_Texto del ejercicio_

○ ○ ○ ○ ○

UN LABERINTO DE ARTE

Museo del Hermitage. En sus 400 salas se exhibe una mínima parte de sus tres millones y medio de piezas. Impresiones de un cronista que se perdió allí.

RESTAURADO. Se invirtieron casi 600 millones de dólares para que el museo luzca como nuevo en diciembre, en su 250° aniversario.
RESTAURADO. Se invirtieron casi 600 millones de dólares para que el museo luzca como nuevo en diciembre, en su 250° aniversario.
Más que la Fortaleza de Pedro y Pablo, la Catedral de San Isaac, la Iglesia del Salvador sobre la sangre derramada, su subte bien profundo o el río Neva –la morada final de Rasputín–, el órgano emotivo central de esta ciudad es el Hermitage –durante siglos palacio de invierno de los zares–, sólo comparable por su empacho artístico con el British Museum, el Museo Metropolitano de Arte de Nueva York y el Louvre de París.
Los guardias desganados y de mirada apática para los que estas escenas son meras fotocopias del día anterior –hordas de turistas de todas partes del mundo que se cuelan y gritan– al fin abren las rejas. Y el malón pasa de largo un cartel electrónico que lleva la cuenta regresiva hacia el 250° aniversario del museo –este año– creado por la zarina Catalina La Grande en 1764.
Luego de dejar toneladas de mochilas en los guardarropas subterráneos, la multitud de visitantes se lanza a una maratón imposible: ver tres millones y medio de piezas de arte distribuidas en 400 salas. Alguien ya se tomó el trabajo de hacer el cálculo: si se contemplase durante un minuto cada obra –entre las que están la “Madonna Litta” y la “Virgen de la Flor”, de Da Vinci; “El almuerzo”, de Velázquez; “Baco”, de Rubens, y obras de Rafael, Tiziano, El Greco, Goya, Van Dyck, Rembrandt, Monet, Van Gogh, Gauguin, Picasso, Kandinsky y Malevitch–, el recorrido completo duraría más de cuatro años.

○ ○ ○ ○ ○

_Ejercicios propuestos_
1. Responde estas preguntas según el texto del ejercicio:
(a) ¿En cuántas salas se distribuyen las piezas de arte del museo?
(b) ¿Quién creó el museo y en qué año?
(c) ¿Cuánto dinero se invirtió para que el museo luzca como nuevo en diciembre?
2. Reescribe, por favor, el pasaje del texto del ejercicio que empieza con "UN LABERINTO DE" y sigue hasta "Louvre de París.". Pon "Ermitage" en lugar de "Hermitage".

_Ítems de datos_
○ ○ ○ ○ ○

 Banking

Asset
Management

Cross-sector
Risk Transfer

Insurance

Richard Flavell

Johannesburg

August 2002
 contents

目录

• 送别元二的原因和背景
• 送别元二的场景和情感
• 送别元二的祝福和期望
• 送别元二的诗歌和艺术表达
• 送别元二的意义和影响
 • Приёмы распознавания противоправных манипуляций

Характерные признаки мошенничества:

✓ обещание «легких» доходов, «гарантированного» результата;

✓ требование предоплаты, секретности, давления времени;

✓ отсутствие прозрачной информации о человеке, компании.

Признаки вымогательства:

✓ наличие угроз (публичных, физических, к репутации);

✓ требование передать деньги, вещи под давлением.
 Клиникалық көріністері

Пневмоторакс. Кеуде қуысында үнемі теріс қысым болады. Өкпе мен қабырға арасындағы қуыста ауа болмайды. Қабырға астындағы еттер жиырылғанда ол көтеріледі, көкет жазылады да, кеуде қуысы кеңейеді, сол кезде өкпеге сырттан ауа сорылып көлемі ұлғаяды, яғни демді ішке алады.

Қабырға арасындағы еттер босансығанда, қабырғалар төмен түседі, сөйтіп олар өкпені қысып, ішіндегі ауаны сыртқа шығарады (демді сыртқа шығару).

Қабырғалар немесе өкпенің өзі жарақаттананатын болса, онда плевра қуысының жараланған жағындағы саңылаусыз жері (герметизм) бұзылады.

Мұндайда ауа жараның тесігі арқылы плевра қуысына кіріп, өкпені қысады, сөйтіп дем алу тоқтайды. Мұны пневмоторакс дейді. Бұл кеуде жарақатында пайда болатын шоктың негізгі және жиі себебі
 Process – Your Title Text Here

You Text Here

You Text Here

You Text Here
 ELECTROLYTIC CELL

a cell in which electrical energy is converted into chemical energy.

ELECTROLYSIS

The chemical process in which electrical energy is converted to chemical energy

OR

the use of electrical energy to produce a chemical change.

○ ○ ○ ○ ○

_Respuestas por tarea_
1.
(a) En 400 salas.
(b) La zarina Catalina La Grande, en 1764.
(c) Casi 600 millones de dólares.

2.
UN LABERINTO DE ARTE

Museo del Ermitage. En sus 400 salas se exhibe una mínima parte de sus tres millones y medio de piezas. Impresiones de un cronista que se perdió allí.

RESTAURADO. Se invirtieron casi 600 millones de dólares para que el museo luzca como nuevo en diciembre, en su 250° aniversario.
RESTAURADO. Se invirtieron casi 600 millones de dólares para que el museo luzca como nuevo en diciembre, en su 250° aniversario.
Más que la Fortaleza de Pedro y Pablo, la Catedral de San Isaac, la Iglesia del Salvador sobre la sangre derramada, su subte bien profundo o el río Neva –la morada final de Rasputín–, el órgano emotivo central de esta ciudad es el Ermitage –durante siglos palacio de invierno de los zares–, sólo comparable por su empacho artístico con el British Museum, el Museo Metropolitano de Arte de Nueva York y el Louvre de París.